Task prompt:
Output what the records say, word for word, with no images.

Information shown:
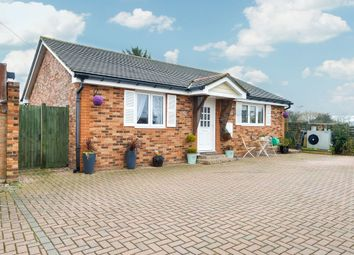 Thumbnail 2 bed bungalow for sale in Duck End, Birchanger, Bishop's Stortford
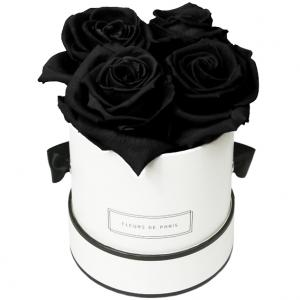 Infinity Collection Black Beauty Small white - round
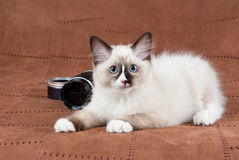 Ragdoll kitten with camera lens. Ragdoll kitten on brown suede with camera lens Royalty Free Stock Image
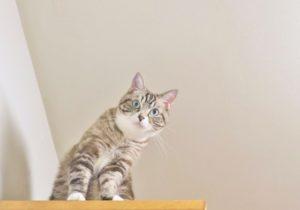 猫は、犬の2倍。人間の4~8倍の聴力を持つ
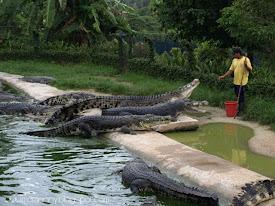 cRocS! - Langkawi Island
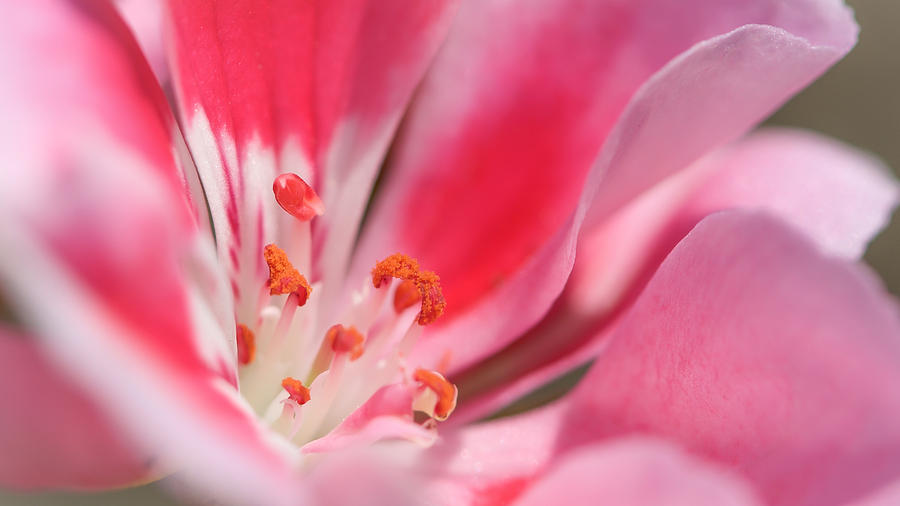 Pink Photograph - Small Details Matter by Louis Rivera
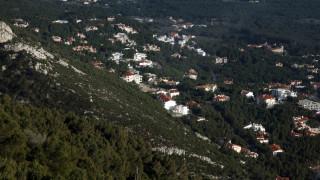 ΣτΕ: Αντισυνταγματικός ο νόμος που εξαιρούσε τα αυθαίρετα από τους δασικούς χάρτες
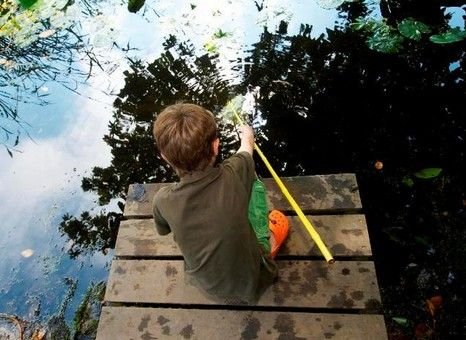 Pond dipping and fishing leasons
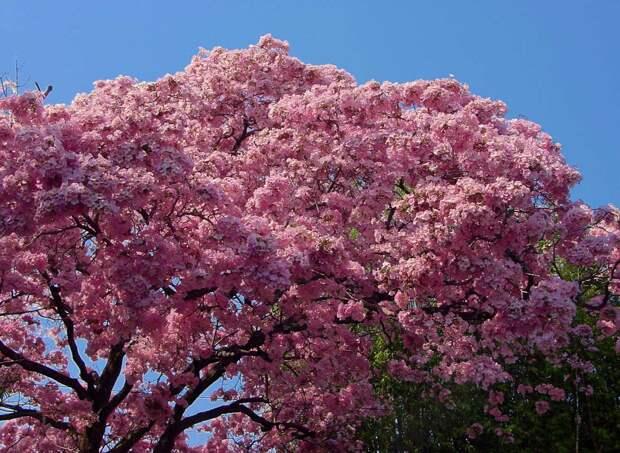Весна! В Мексике зацвела хакаранда и другие деревья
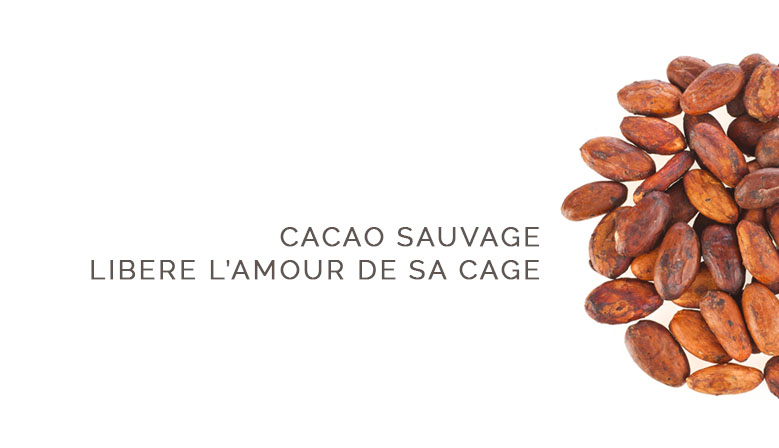 cacao sauvage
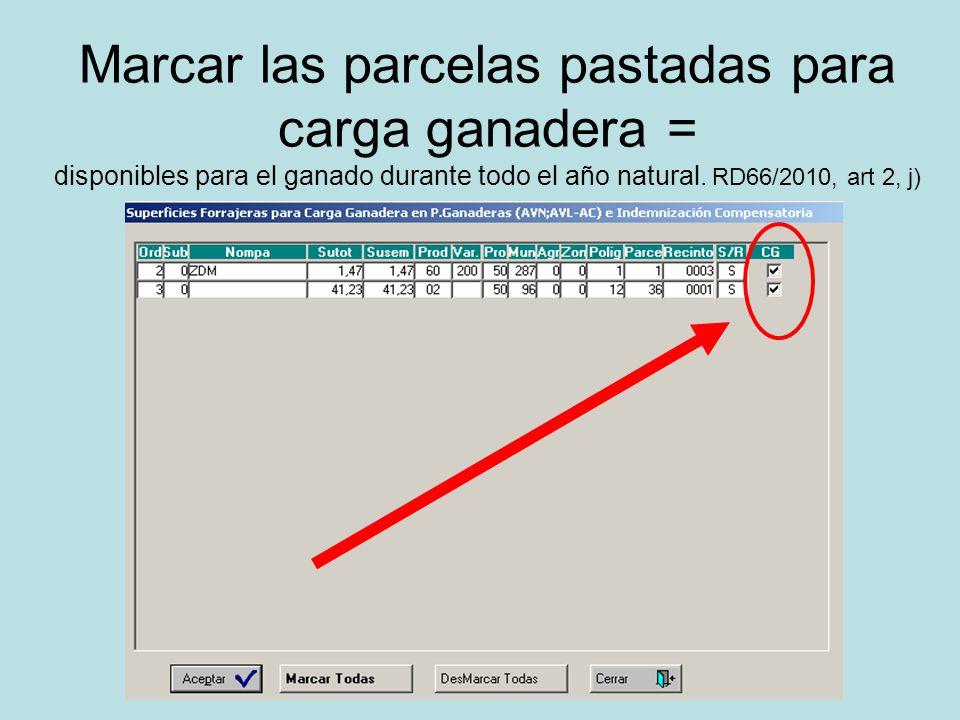 Marcar las parcelas pastadas para carga ganadera = disponibles para el ganado durante todo el año natural. RD66/2010, art 2, j)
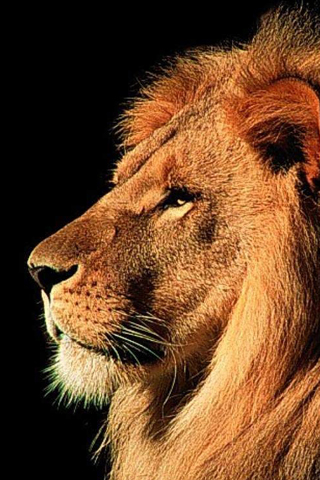 Iphone Lion Free Wallpaper Lion Iphone Background Cool Ipod Touch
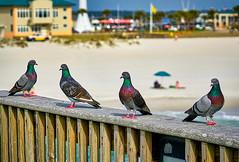 Pigeons Of Pensacola Beach (Stuart Schaefer Photography) Tags: florida pensacolabeach pigeon pigeons bird birds birdphotography wildlife wildlifephotography outdoors outdoorphotography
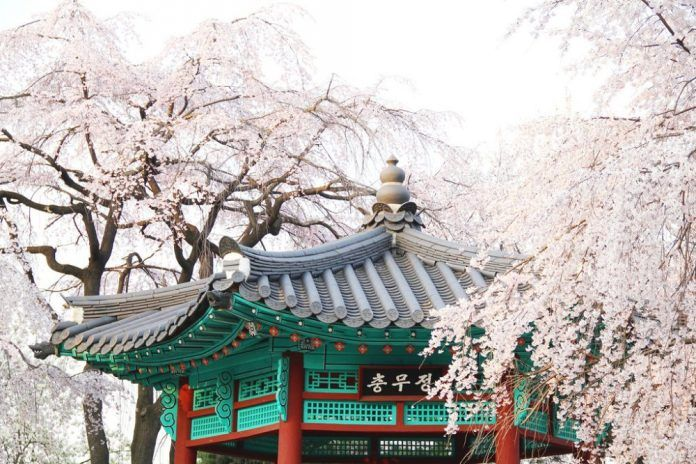 Korea Cherry Blossom 2020 Forecast The Best Time 9 Best Places To See Cherry Blossoms In Korea Living Nomads Travel Tips Guides News Information Places To See Korea Travel Cherry Blossom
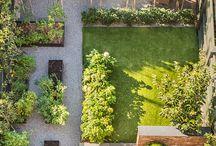 garden ogród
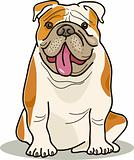 dog breeds: bulldog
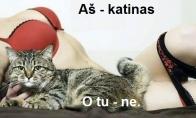 Ar dabar norėtumėte būti katinu?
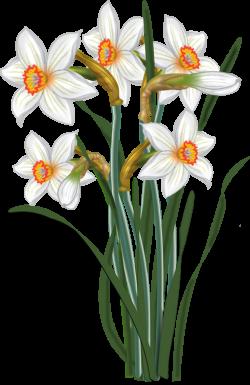 flowers - vector Narcissus   malowanki   Pinterest   Flowers, Clip ...
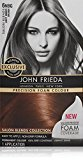John Frieda Precision Foam Colour Permanent Hair Colour Kit Light Amber Brown [6NBG] 1 Each (Pack of 3)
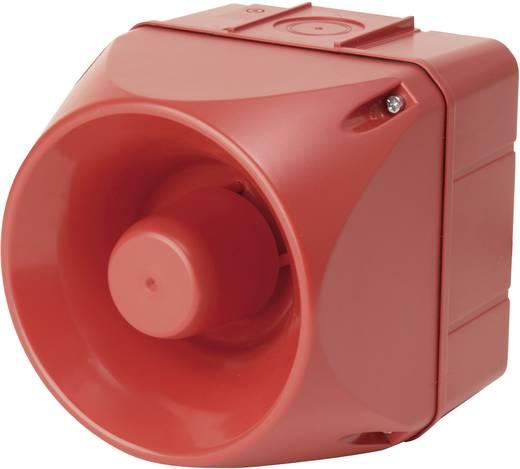 Signalsirene Auer Signalgeräte ASM Mehrton 24 V/DC, 24 V/AC 113 dB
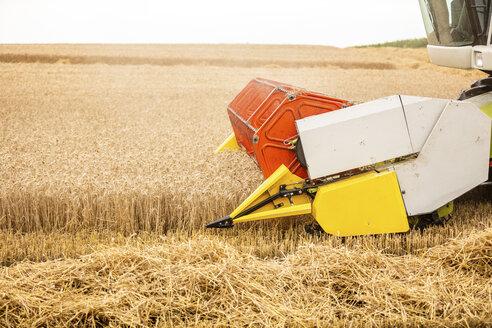 Serbia, Vojvodina, Combine harvesting wheat field - NOF00064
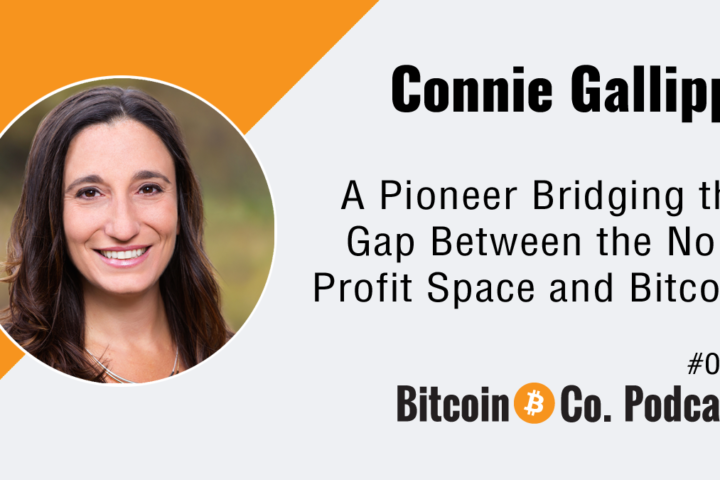 Connie Gallippi Bitgive Podcast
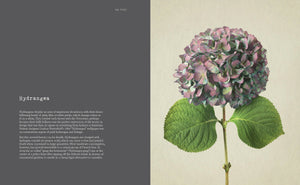 ANTHOLOGY OF FLOWERS  by Jane Field-Lewis and Richard Maxted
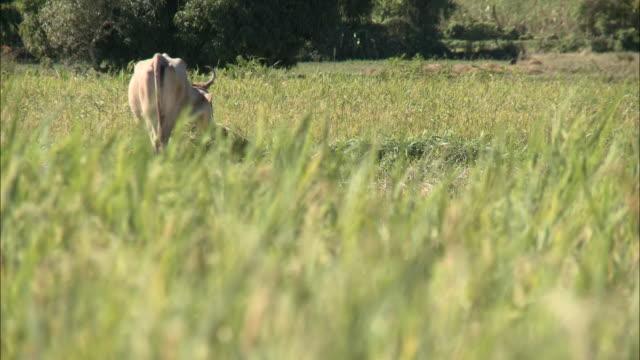 january 5 2011 r/f bull grazing in field / mirebalais haiti - hispaniola stock videos & royalty-free footage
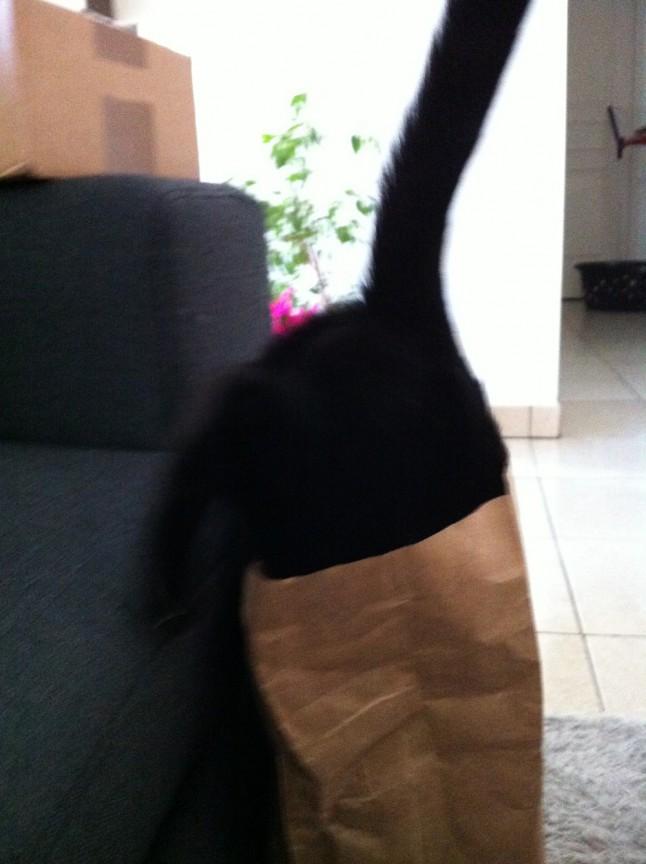 DIY mariage avec chats : l'occuper avec un sac en papier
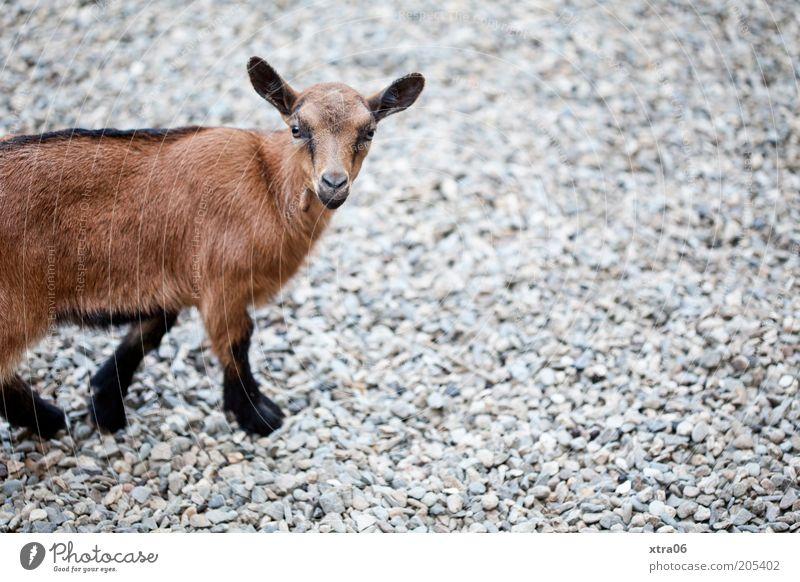 willste was? Tier Nutztier Tiergesicht Fell Zoo Streichelzoo Ziegen 1 Tierjunges Blick natürlich Neugier niedlich braun Farbfoto Außenaufnahme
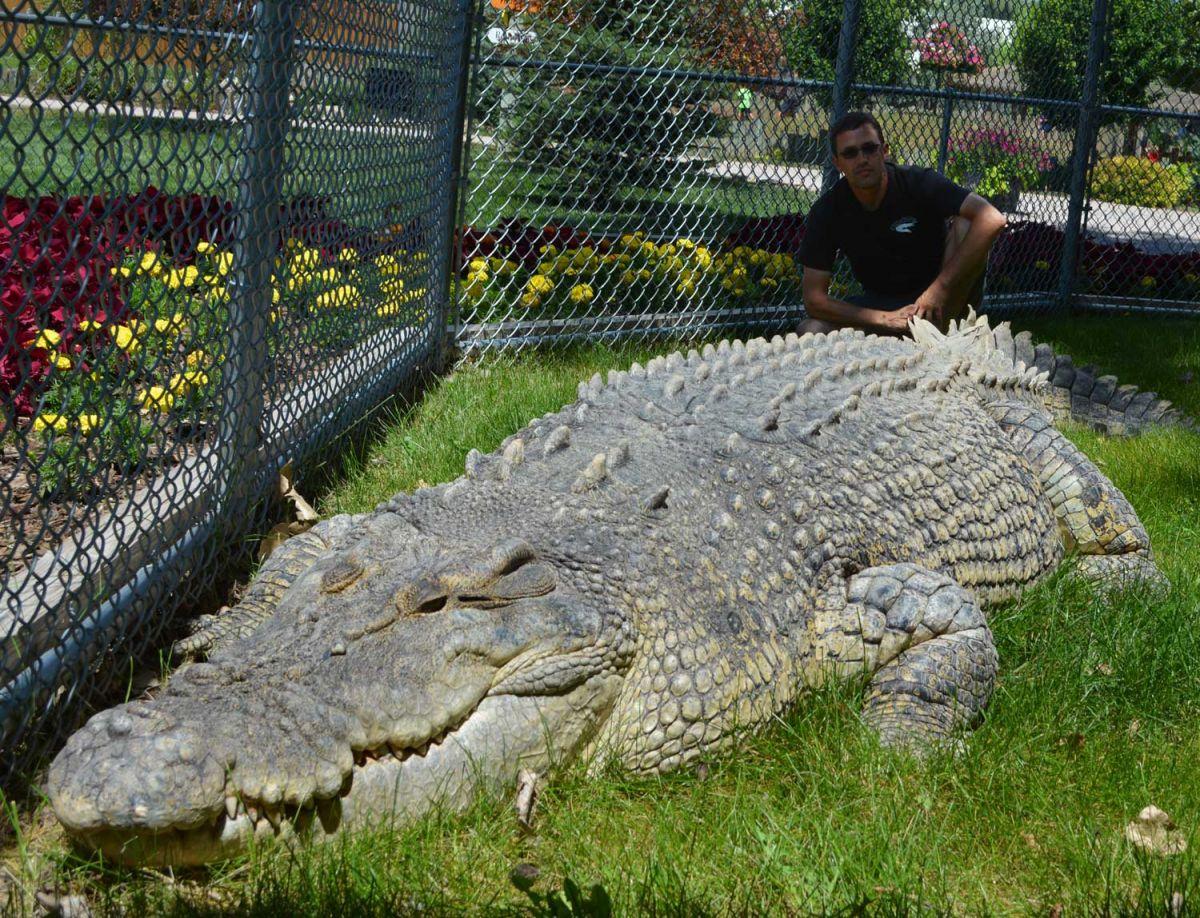 выбрать подходящий самый большой крокодил в мире фото давно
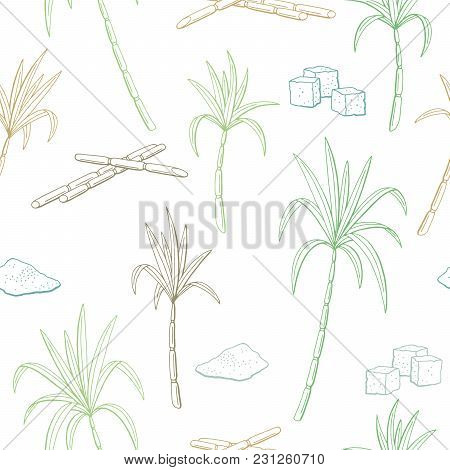 Sugarcane Graphic Green Blue Brown Color Seamless Pattern Sketch Illustration Vector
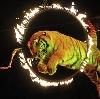 Цирки в Тереньге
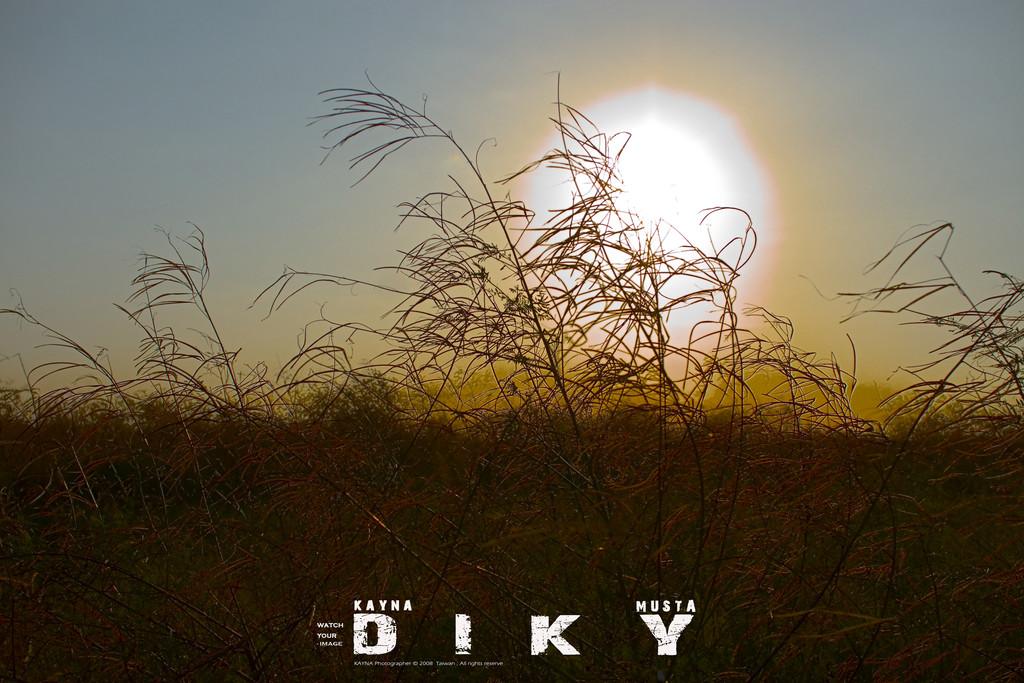 『D.I.K.Y 』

Response to this exercise:
 Thumbnail 2 bed bungalow for sale in Duck End, Birchanger, Bishop's Stortford
 Infinity Collection Black Beauty Small white - round
 Ragdoll kitten with camera lens. Ragdoll kitten on brown suede with camera lens Royalty Free Stock Image
 猫は、犬の2倍。人間の4~8倍の聴力を持つ
 cRocS! - Langkawi Island
 Pink Photograph - Small Details Matter by Louis Rivera
 ΣτΕ: Αντισυνταγματικός ο νόμος που εξαιρούσε τα αυθαίρετα από τους δασικούς χάρτες
 Pond dipping and fishing leasons
Весна! В Мексике зацвела хакаранда и другие деревья
 cacao sauvage
 Marcar las parcelas pastadas para carga ganadera = disponibles para el ganado durante todo el año natural. RD66/2010, art 2, j)
 Iphone Lion Free Wallpaper Lion Iphone Background Cool Ipod Touch
 Pigeons Of Pensacola Beach (Stuart Schaefer Photography) Tags: florida pensacolabeach pigeon pigeons bird birds birdphotography wildlife wildlifephotography outdoors outdoorphotography
 Korea Cherry Blossom 2020 Forecast The Best Time 9 Best Places To See Cherry Blossoms In Korea Living Nomads Travel Tips Guides News Information Places To See Korea Travel Cherry Blossom
 garden ogród
 dog breeds: bulldog
 Ar dabar norėtumėte būti katinu?
 flowers - vector Narcissus   malowanki   Pinterest   Flowers, Clip ...
John Frieda Precision Foam Colour Permanent Hair Colour Kit Light Amber Brown [6NBG] 1 Each (Pack of 3)
 Signalsirene Auer Signalgeräte ASM Mehrton 24 V/DC, 24 V/AC 113 dB
 Serbia, Vojvodina, Combine harvesting wheat field - NOF00064
 Connie Gallippi Bitgive Podcast
 ANTHOLOGY OF FLOWERS  by Jane Field-Lewis and Richard Maxted
 january 5 2011 r/f bull grazing in field / mirebalais haiti - hispaniola stock videos & royalty-free footage
 DIY mariage avec chats : l'occuper avec un sac en papier
 willste was? Tier Nutztier Tiergesicht Fell Zoo Streichelzoo Ziegen 1 Tierjunges Blick natürlich Neugier niedlich braun Farbfoto Außenaufnahme
 выбрать подходящий самый большой крокодил в мире фото давно
 Sugarcane Graphic Green Blue Brown Color Seamless Pattern Sketch Illustration Vector
 Цирки в Тереньге
 『D.I.K.Y 』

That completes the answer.